__TEXT SEGMENT__:
Jane Kubiesa brings music to the ears with the best miniature musical instruments for the dolls house ...
Bringing realism into the dolls house with authentic miniatures has now moved one step closer with this little grand piano. Not only does this black piano, complete with lift up lids, foot pedals and matching stool, look the part for a concert but it also has sound for a realistic piano feeling. This baby grand piano music box plays traditional English folksong Greensleeves when wound, or can be customised with one of 300 other songs, which include classical music, show tunes and popular hits. The piano also boasts internal detailing including strings and metal pins for extra realism.
Music Boxes and Musical Gifts
Prices from (approx.): £39
2. …to introduce the sound of America
The piano was the instrument of choice for young people to learn during the Victorian period. Most well to do homes had a piano and the ability to play a musical instrument well showed accomplishment, but also helped to attract members of the opposite sex during courtships. However, with influence from the States beginning to rear its head in music from the period, the banjo became an unlikely replacement for the piano in terms of learning an instrument. It was particularly popular with girls and its portability lent itself to calling on friends and relatives for impromptu performances. This delicate 1/12th scale banjo from Switzerland has peg, fret and string detailing, a wooden bridge and just like a life-size banjo it features the characteristic metal brackets around the head. As an extra design feature it also has polished two-tone woodwork.

__DIRECTIONS__:
• 1. Write out the passage of the dolls house instruments article that opens with the words containing "Jane Kubiesa brings" and closes with "for extra realism.".
• 2. Carry on the dolls house instruments article from the point where it stops.

__DATASET CONTENT__:

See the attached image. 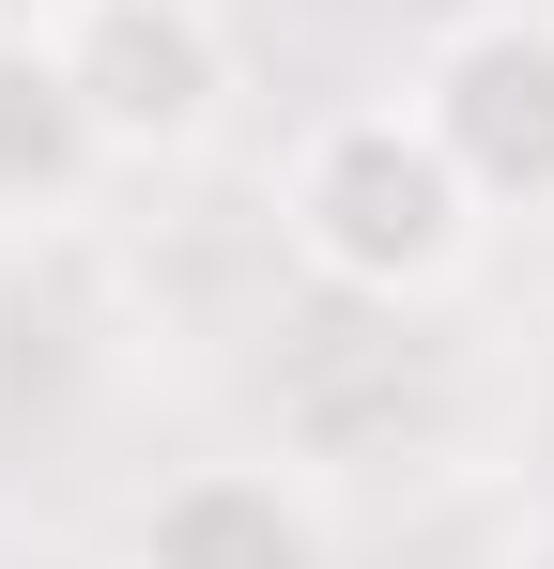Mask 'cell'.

__RESPONSES TO THE TASKS__:
• 1.
Jane Kubiesa brings music to the ears with the best miniature musical instruments for the dolls house ...
Bringing realism into the dolls house with authentic miniatures has now moved one step closer with this little grand piano. Not only does this black piano, complete with lift up lids, foot pedals and matching stool, look the part for a concert but it also has sound for a realistic piano feeling. This baby grand piano music box plays traditional English folksong Greensleeves when wound, or can be customised with one of 300 other songs, which include classical music, show tunes and popular hits. The piano also boasts internal detailing including strings and metal pins for extra realism.

• 2.
Heidi Ott Miniatures
3. …to reform The Beatles
Beatlemania comes to the small scale in the form of a series of miniature guitars devoted to the Fab Four. These guitars, which are 1/4th scale, come either as replicas of the actual guitars owned by members of the band at various points in their careers, or in the form of small scale instruments inspired by The Beatles’ music. Amongst the guitars on offer are acoustic and electric varieties and these include John Lennon’s famous Give Peace A Chance guitar, Paul McCartney’s recognisable Höfner violin bass and George Harrison’s 12-string Rickenbacker. Rock Guitar Miniatures stocks more than 300 mini guitars and also has a non-working amp in the same scale. Each model comes with a stand and guitar strap.
Rock Guitar Miniatures
Prices from: £19.97
4. ...for Stuart England
The time of William Shakespeare and Isaac Newton was a time of plenty for the wealthy who enjoyed expensive imports from far afield such as coffee and sugar. However, the taste for luxury goods did not stop at food and drinks; the spinet - thought to originate in Italy - was a much sought-after toy for the ultra-rich. The forerunner of the piano, this instrument was created by European artisans. Miniature artisans Gary and Heidi Masters have created an equally sought-after spinet, which comes in 1/12th, 1/16th and 1/24th scales. This scale bentside spinet, named because of its curved right side, has string and peg detailing, a lift up lid and handmade keys. Just like the real thing, no seat is included as the player would have stood up to use the spinet.
5. …for a marching band
The Sousaphone, a kind of tuba, is designed to wrap around the body to make it easier to carry when marching or when used in street music. This brass instrument was created in America in the 1890s by composer John Philip Sousa and it differed from the existing models as it sounded mellower. Since that time Sousaphones have found their way into marching bands, military parades, jazz and even into Indian and Chinese music, so their uses in miniature settings are only limited by the imagination. The mini Sousaphone comes courtesy of the workshops of Heidi Ott. This scale metal miniature has non-working valves and a shaped mouthpiece.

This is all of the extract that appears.